# TASK INSTRUCTIONS:
In the album review below, turn the paragraph beginning "Peter and Bethany are Yarrows" into a short bulleted list of its main facts.

# TEXT BLOCK:
########

Peter, Bethany & Rufus,
Puff & Other Family Classics
(Salasaree, 2007)


Don't let the title and packaging -- evidently somebody's marketing decision -- fool you. Except for "Puff the Magic Dragon" (written in 1959 by Peter Yarrow and Lenny Lipton and placed last surely for a reason, let us speculate the chance that you don't care to revisit it in your adulthood), Puff & Other Family Classics is not exactly a children's album. At least when I last checked, when my own children were small, kids' records weren't about sex, murder, war, tyranny -- the themes of some of the songs here, all but two of them old folk tunes. I do remember "Cindy" and "Blue Tail Fly" from my youth, but if I'd heard them, "Careless Love" and "The Cuckoo" would have occasioned nothing but bewilderment.

Peter and Bethany are Yarrows, father and daughter. Peter, of course, is the Peter of Peter, Paul & Mary. Bethany is half of the duo Bethany and Rufus, the latter being Rufus Cappadocia, a player of the five-string cello trained in jazz and various world musics. As Bethany & Rufus they released the excellent 900 Miles, which I reviewed in this space on 11 August 2007. That album revisited mostly traditional material but in markedly fresh, unapologetically uptown arrangements.

Puff, which owes something to the PP&M sound (inspired initially by the example of the Weavers, who harmonized away folk music's rough edges to make the listening less demanding on lazy mainstream ears), even recycles some of its repertoire -- probably more than I am aware, since my knowledge of that seminal group is hardly comprehensive. In my own listening experience, I went directly from hard-core country to Bob Dylan, barely nodding to the period's smooth-voiced folk-pop outfits of which PP&M, according to critical consensus, were the most serious, respectable, and talented. I do know enough to realize that Puff is sort of like the early PP&M records, which is to say before the trio took to championing songwriters like Dylan and Gordon Lightfoot. Many years ago, I heard the mournful Irish ballad "Shule Aru" on the B-side of a PP&M single my brother had purchased. It's the ninth cut on the present disc, and it sounds wonderful.

########

# RECORDS SHOWN:
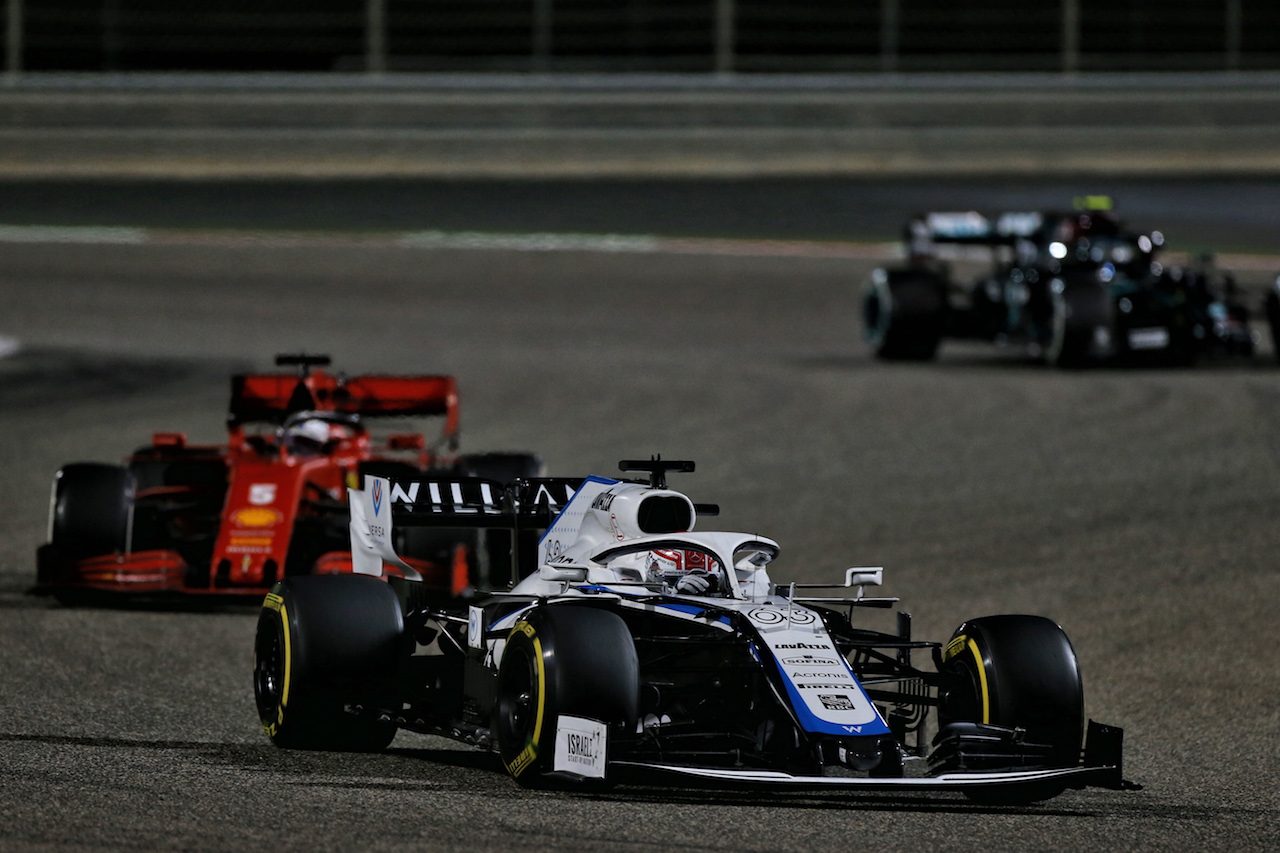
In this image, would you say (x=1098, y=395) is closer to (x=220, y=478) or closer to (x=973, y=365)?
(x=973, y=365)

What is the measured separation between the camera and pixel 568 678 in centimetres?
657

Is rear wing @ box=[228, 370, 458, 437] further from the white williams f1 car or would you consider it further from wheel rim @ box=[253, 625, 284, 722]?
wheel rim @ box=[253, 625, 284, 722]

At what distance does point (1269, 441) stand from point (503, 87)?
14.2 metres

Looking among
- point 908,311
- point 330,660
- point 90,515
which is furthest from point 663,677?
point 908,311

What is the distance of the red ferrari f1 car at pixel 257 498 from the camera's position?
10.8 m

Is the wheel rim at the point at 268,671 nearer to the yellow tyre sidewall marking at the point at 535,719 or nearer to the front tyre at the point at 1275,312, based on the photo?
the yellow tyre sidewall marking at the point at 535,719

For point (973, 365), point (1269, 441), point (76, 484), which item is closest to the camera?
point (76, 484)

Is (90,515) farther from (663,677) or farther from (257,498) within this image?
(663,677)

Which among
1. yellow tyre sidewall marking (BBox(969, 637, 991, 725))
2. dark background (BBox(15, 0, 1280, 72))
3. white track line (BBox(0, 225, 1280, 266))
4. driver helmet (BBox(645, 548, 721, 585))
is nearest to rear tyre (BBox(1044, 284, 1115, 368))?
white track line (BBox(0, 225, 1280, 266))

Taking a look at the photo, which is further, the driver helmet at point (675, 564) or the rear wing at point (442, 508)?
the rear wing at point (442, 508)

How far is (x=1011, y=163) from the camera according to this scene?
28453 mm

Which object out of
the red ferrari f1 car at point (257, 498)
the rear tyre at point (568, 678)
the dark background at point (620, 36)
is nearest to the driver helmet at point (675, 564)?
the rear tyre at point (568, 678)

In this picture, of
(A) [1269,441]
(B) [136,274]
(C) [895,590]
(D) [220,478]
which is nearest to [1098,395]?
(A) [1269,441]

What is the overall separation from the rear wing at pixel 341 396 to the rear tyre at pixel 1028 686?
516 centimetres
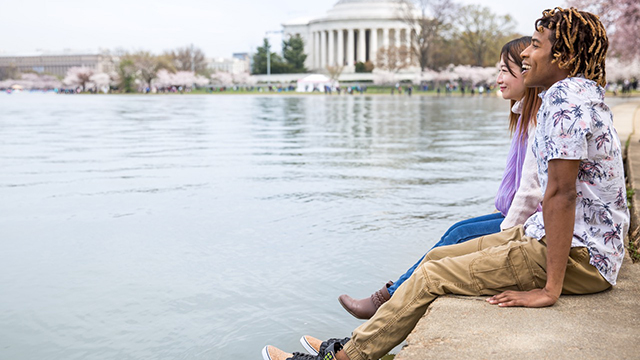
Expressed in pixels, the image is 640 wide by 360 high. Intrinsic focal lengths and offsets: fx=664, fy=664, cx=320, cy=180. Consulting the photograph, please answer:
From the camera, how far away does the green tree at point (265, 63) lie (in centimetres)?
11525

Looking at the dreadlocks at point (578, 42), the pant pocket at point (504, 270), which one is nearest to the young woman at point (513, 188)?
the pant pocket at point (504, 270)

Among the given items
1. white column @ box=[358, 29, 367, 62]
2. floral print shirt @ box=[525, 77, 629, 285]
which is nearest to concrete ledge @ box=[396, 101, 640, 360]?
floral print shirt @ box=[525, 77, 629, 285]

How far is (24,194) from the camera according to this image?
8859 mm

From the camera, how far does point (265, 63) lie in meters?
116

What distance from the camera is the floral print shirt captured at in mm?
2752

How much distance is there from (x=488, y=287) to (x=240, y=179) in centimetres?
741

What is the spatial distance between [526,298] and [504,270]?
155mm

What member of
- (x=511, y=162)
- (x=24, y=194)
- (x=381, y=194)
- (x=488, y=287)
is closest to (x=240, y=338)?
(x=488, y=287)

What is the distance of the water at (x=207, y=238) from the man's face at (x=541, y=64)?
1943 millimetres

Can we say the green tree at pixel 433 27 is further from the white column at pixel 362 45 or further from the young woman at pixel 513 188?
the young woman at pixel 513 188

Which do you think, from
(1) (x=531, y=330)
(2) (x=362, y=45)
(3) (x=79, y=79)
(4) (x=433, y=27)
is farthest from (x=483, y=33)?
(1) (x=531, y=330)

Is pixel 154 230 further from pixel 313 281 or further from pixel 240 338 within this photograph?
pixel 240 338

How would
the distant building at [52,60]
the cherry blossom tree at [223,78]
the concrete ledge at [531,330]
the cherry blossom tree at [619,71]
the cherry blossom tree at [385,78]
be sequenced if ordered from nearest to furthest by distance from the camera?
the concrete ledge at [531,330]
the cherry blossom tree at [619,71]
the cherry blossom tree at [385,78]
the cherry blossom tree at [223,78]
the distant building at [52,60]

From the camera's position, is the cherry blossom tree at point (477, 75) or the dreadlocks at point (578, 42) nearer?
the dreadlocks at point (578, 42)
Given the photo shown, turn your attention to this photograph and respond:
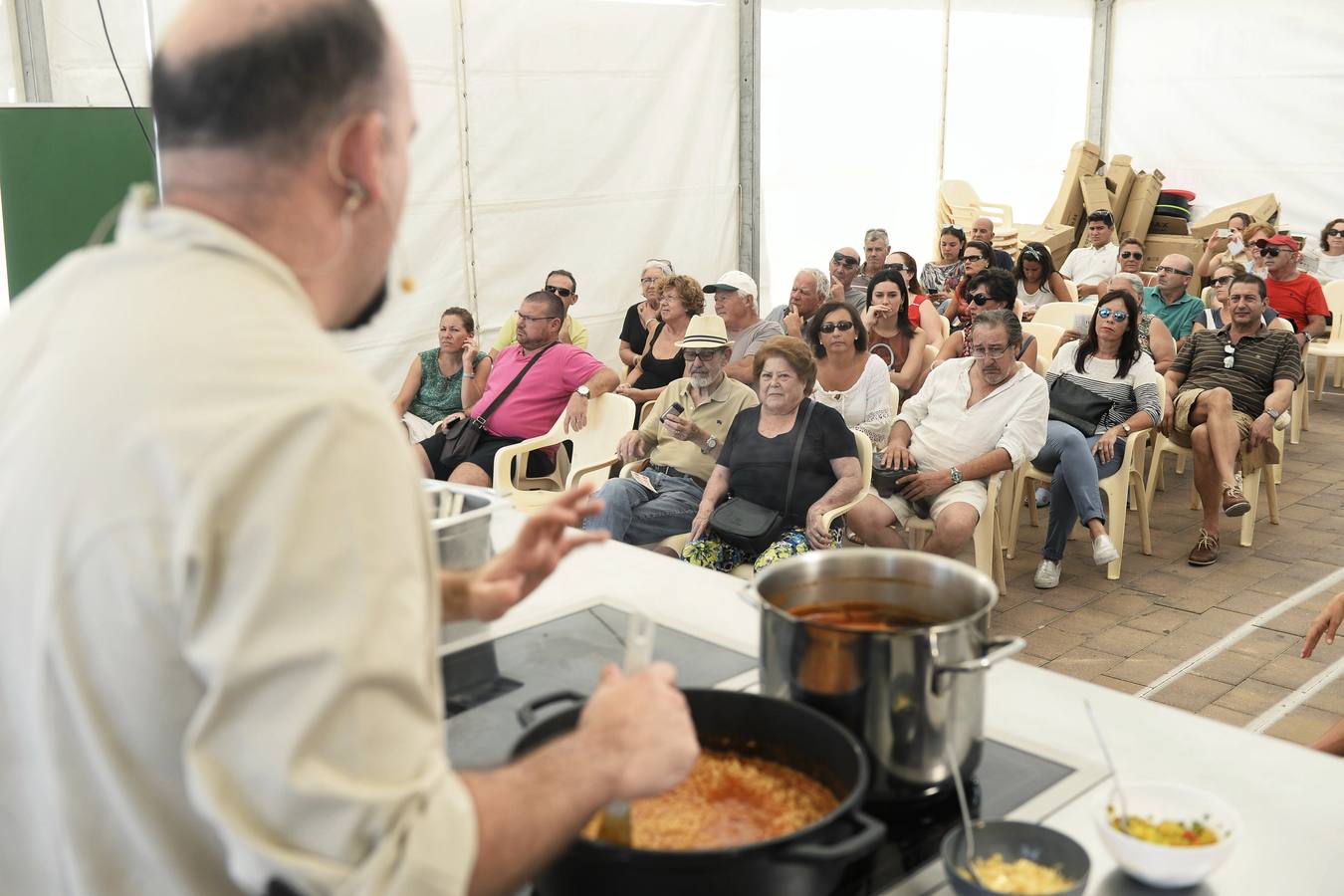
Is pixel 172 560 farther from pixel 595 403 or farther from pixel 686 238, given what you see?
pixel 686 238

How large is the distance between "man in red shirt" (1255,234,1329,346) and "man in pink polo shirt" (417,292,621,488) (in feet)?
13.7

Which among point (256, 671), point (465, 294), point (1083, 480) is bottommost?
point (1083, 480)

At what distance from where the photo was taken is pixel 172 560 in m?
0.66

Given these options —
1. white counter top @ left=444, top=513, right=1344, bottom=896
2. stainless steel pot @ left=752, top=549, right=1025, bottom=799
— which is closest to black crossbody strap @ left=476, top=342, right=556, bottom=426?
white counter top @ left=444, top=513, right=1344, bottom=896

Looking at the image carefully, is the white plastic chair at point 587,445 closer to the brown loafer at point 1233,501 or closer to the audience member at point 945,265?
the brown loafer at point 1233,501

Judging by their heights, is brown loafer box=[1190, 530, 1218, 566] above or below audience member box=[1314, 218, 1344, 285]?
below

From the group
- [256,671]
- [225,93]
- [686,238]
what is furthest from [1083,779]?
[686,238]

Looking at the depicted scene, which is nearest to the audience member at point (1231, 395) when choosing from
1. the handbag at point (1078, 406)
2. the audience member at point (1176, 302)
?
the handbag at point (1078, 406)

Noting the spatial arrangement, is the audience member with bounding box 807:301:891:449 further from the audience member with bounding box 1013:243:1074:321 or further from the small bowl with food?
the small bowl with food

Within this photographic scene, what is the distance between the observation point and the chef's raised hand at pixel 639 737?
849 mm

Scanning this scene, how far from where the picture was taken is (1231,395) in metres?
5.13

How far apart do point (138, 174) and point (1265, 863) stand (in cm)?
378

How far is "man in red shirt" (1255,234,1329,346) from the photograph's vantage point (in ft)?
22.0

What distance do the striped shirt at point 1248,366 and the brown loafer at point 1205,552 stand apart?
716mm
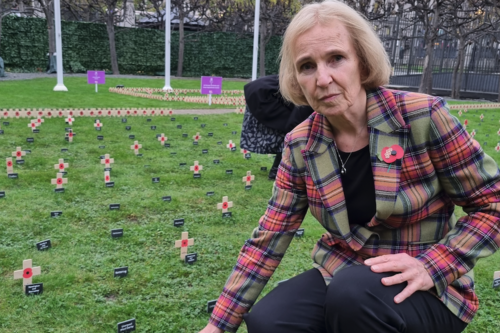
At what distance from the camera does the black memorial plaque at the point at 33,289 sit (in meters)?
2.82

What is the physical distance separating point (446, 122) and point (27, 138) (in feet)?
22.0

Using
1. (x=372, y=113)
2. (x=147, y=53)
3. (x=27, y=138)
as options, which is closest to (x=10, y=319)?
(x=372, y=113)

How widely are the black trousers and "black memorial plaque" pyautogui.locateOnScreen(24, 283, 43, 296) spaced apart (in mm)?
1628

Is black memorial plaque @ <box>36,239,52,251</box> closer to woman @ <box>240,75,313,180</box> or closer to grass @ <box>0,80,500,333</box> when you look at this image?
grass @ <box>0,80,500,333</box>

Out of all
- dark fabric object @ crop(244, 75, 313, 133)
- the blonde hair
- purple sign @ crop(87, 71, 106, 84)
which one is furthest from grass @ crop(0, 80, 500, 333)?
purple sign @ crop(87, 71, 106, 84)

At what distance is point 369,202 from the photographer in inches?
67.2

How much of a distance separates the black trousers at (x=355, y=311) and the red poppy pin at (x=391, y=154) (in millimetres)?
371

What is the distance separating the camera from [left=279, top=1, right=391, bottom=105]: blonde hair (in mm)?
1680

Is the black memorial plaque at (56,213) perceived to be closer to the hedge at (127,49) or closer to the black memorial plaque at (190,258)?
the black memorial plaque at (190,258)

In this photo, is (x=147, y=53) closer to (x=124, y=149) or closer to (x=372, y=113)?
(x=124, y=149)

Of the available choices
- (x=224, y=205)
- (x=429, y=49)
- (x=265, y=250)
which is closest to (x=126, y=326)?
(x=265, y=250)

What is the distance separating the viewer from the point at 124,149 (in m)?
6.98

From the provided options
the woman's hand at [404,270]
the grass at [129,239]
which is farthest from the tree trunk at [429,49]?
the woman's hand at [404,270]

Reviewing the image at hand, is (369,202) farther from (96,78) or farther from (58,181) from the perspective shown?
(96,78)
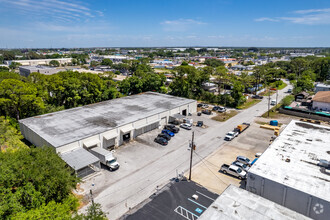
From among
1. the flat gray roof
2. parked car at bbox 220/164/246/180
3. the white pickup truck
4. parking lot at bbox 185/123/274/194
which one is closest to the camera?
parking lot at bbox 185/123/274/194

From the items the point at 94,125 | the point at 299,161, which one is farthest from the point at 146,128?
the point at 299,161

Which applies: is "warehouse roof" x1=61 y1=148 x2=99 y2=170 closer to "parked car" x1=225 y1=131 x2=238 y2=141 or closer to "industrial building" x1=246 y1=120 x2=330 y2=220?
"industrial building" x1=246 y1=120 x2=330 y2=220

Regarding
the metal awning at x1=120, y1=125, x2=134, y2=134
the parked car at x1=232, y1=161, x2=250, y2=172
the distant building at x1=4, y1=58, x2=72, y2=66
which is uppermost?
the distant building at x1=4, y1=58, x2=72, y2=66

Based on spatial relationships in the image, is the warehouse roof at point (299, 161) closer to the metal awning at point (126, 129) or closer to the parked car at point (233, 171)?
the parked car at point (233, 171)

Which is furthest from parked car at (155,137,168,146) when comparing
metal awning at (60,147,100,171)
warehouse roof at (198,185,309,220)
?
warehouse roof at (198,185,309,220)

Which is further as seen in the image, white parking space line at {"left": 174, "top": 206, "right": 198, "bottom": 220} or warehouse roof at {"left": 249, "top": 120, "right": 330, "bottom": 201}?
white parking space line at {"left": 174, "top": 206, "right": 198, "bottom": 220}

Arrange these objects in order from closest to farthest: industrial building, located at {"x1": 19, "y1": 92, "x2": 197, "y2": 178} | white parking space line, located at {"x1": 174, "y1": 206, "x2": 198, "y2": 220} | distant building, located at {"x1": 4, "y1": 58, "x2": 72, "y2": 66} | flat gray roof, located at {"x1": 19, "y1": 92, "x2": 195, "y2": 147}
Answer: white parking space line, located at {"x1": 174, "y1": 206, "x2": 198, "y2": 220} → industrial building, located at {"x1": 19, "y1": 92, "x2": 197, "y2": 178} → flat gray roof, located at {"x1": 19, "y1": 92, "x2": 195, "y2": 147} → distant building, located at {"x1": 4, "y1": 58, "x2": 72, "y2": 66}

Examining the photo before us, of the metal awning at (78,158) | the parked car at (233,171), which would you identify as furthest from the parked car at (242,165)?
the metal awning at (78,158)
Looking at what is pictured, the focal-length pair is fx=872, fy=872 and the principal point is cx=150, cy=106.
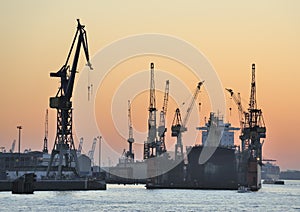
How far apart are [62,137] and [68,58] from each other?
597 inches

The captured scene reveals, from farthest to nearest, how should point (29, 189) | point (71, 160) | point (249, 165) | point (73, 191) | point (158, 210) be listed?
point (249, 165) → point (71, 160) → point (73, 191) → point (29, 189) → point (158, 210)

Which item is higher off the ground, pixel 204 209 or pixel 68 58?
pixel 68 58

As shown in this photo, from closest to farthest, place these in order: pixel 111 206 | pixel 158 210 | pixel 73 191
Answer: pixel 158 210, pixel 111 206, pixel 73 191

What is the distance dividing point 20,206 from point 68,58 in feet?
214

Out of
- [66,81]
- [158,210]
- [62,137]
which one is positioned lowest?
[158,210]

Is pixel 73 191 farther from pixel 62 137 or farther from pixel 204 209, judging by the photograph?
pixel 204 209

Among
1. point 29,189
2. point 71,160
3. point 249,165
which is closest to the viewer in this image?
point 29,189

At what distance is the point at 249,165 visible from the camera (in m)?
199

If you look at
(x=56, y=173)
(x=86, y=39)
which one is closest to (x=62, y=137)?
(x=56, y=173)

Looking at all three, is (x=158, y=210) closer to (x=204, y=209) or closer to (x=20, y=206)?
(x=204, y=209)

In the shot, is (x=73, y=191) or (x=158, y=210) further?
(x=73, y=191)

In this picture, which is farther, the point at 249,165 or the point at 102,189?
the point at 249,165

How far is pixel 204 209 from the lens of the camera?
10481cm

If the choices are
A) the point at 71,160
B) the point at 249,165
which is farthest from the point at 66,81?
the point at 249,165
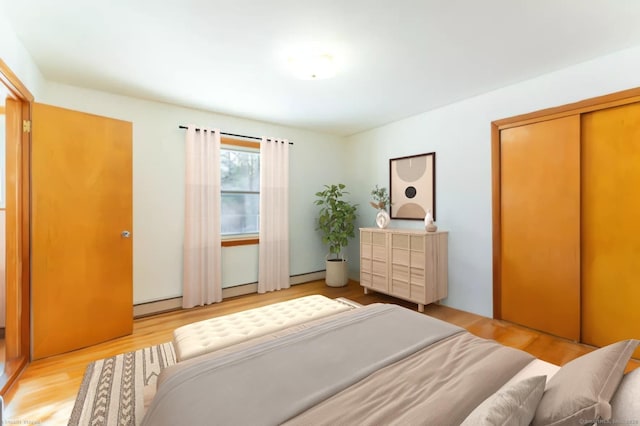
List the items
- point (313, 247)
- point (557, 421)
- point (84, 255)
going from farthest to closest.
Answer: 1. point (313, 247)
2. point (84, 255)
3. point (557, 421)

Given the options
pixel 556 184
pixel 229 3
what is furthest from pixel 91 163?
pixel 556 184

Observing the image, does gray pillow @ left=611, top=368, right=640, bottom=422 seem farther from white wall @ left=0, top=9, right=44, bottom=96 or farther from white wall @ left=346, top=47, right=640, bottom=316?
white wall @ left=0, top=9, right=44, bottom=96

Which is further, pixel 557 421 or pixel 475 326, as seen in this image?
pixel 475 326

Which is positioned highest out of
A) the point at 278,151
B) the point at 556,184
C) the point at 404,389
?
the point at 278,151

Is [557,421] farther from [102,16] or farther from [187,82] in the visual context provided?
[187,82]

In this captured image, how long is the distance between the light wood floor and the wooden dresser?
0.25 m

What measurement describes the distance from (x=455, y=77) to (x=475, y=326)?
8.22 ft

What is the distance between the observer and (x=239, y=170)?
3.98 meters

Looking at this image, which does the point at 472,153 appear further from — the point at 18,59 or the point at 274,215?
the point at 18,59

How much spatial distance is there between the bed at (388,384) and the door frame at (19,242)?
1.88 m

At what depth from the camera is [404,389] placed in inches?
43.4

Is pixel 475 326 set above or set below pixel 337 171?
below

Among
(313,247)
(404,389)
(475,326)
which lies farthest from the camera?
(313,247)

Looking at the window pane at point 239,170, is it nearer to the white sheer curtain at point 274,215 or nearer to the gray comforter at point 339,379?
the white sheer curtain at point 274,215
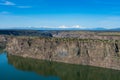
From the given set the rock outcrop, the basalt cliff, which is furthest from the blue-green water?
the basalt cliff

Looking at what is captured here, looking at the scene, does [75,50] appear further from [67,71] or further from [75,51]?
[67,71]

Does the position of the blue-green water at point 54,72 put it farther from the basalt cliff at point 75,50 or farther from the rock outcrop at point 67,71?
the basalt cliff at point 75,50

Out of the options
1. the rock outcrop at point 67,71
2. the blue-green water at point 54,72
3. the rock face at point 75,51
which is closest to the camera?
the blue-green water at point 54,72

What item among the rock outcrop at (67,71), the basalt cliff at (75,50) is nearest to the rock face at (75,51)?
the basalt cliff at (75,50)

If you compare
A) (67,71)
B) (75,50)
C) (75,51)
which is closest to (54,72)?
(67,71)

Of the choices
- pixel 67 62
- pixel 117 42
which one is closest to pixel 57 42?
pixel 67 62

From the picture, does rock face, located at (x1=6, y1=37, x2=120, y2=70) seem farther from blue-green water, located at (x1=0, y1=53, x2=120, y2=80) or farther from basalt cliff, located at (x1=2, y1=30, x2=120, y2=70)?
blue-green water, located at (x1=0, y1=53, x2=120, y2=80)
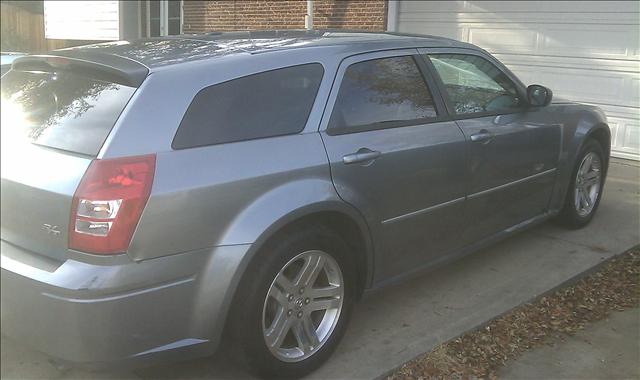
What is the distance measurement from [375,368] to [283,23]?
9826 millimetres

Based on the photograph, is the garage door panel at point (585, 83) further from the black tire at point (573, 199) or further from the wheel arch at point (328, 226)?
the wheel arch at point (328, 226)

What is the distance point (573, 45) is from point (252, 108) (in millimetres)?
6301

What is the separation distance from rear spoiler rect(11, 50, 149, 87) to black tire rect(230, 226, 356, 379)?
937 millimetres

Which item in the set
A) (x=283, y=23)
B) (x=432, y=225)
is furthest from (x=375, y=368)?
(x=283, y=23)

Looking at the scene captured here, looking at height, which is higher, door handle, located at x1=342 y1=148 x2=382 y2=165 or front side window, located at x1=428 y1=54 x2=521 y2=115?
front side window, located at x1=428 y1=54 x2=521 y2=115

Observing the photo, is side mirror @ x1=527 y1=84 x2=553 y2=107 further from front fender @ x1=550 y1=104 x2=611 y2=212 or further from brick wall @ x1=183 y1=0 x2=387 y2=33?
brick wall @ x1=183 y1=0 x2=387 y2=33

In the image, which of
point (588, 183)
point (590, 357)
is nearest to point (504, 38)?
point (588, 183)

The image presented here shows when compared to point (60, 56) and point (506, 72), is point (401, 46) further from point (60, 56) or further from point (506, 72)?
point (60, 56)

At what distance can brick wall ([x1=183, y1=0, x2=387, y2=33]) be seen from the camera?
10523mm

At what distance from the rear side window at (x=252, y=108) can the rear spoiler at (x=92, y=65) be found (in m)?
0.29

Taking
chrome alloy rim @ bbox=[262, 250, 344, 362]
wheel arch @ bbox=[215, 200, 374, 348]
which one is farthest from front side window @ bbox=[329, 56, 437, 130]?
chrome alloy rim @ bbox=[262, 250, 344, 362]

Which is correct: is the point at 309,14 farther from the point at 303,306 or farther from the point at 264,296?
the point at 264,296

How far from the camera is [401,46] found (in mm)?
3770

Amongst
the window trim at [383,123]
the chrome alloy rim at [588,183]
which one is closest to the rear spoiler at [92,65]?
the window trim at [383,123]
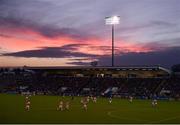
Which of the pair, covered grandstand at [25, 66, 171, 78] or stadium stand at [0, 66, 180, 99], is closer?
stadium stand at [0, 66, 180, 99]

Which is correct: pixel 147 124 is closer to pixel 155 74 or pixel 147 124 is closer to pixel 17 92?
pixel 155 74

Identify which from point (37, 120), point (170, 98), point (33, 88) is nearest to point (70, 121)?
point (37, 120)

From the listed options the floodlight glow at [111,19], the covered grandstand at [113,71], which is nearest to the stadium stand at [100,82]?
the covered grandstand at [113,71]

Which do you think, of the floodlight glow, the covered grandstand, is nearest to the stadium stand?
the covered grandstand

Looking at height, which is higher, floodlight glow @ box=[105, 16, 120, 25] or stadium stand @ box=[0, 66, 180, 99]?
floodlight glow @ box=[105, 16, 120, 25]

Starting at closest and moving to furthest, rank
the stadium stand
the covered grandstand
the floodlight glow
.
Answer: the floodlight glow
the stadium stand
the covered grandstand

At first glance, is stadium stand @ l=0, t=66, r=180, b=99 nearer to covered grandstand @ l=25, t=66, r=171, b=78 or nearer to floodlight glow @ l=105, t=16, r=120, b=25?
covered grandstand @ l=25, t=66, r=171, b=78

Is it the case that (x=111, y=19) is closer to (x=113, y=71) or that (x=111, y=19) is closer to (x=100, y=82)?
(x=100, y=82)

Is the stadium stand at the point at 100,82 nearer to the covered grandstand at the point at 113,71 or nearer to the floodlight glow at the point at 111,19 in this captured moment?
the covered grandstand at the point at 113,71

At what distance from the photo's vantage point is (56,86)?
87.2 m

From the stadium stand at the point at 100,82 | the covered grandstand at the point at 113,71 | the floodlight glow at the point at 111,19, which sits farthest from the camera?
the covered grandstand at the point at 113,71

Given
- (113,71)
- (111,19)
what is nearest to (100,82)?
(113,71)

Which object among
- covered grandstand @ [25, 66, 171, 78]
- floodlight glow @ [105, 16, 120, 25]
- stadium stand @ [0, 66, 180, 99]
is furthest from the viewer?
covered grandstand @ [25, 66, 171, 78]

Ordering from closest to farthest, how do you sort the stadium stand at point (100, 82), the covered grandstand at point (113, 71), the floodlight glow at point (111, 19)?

########

# FINAL ANSWER:
- Peter and Bethany Yarrow are father and daughter.
- Peter is the Peter of Peter, Paul & Mary.
- Bethany is half of the duo Bethany and Rufus. Rufus Cappadocia plays the five-string cello and trained in jazz and various world musics.
- As Bethany & Rufus, they released the album 900 Miles, reviewed in this space on 11 August 2007.
- That album revisited mostly traditional material in fresh, uptown arrangements.